Startup debuts with plan to map gene signaling pathways for new targets

A new bioinformatics startup, CAMP4 Therapeutics, is coming out of stealth mode with $30 million in funding, new senior hires and a mission: to decode and plot out the signaling pathways that govern the expression of genes linked to various diseases.

It hopes to foster cheaper, faster and more comprehensive discovery of therapeutic molecules and druggable targets, and to make the overall endeavor less risky, through a series of high-resolution, four-dimensional maps that can change over time. By charting out the body’s complex, hierarchical signaling rules and the control codes central to disease pathology, pharmaceutical companies may be able to get closer to their goals.

“Our view is that every disease is a mountain,” CAMP4 CEO Josh Mandel-Brehm told FierceMedTech, “‘Camp four’ is the last camp you get to before the top of Everest or K2, and we think the idea behind the platform is you could start every disease journey already at camp four, and basically be that much closer to getting to the summit.”

The company’s platform is based on the work of its founders: MIT’s Richard Young, whose lab at the Whitehead Institute explores gene regulation circuitry, and Leonard Zon, of Harvard University and Boston Children’s Hospital, who has studied epigenetic regulators of cancer.

Young found that DNA is organized into gene loops, which he describes as “insulated neighborhoods,” Mandel-Brehm said.

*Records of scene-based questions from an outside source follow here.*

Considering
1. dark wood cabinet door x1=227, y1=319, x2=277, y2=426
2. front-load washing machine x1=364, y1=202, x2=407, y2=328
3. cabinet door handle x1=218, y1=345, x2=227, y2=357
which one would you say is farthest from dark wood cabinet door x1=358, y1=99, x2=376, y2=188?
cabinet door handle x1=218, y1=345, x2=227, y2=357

For example, if all the houses in a particular neighborhood used the same key, then anybody could enter any house at will.

“It would be pure chaos. Our genome is like that, too.” he said. “That organization of genes matters, because it’s how the cell helps orchestrate the chaos.”

CAMP4’s platform decodes the physical structures used to unlock and turn on or off the expression of individual genes that can cause a disease. By learning the construction of the key itself, a new drug could affect the regulation of a gene without approaching traditionally more difficult targets, such as DNA editing or transcription factors, Mandel-Brehm said.

“And if you understand that code, that circuitry for any particular gene, you can actually take that application across any gene and any cell type,” he said. And exploring the other genes grouped in a neighborhood of interest can, in turn, lead to more connections. “We found many different correlations between genes and pathways that people have never even thought about.”

CAMP4 started by mapping out pathways in the liver and its associated diseases. With its new round of series A funding, it hopes to scale up its computational platform to cover other areas, such as immunology and T cells, or central nervous system diseases.

The financing round was led by the venture capital firm Andreessen Horowitz, along with The Kraft Group and Polaris Partners, which initially seeded the company. Based in Cambridge, Massachusetts, CAMP4 currently has 18 employees, including recent additions of senior scientists.

Teva Pharmaceuticals’ Iris Grossman joined CAMP4 earlier this year as chief scientific officer. She led Teva’s early stage clinical development unit, and helped build the company’s personalized medicine strategy.

Asher Schachter was brought on as senior VP for translational medicine, after working as a medical lead in nephrology and hematology programs in the New Indication Discovery Unit at the Novartis Institutes for Biomedical Research.

And last year, David Bumcrot joined as VP and head of biology, following multiple years apiece at Curis, Alnylam Pharmaceuticals, the Koch Institute at MIT and Editas Medicine.

“Since forming the company in 2016, we have seen the incredible impact of CAMP4’s 4-D gene circuitry platform in generating insights into many currently unaddressed diseases,” said Amir Nashat, a partner at Polaris. “CAMP4’s technology has the potential to make a step change in both time and dollars required to discover new treatments for the sickest patients.”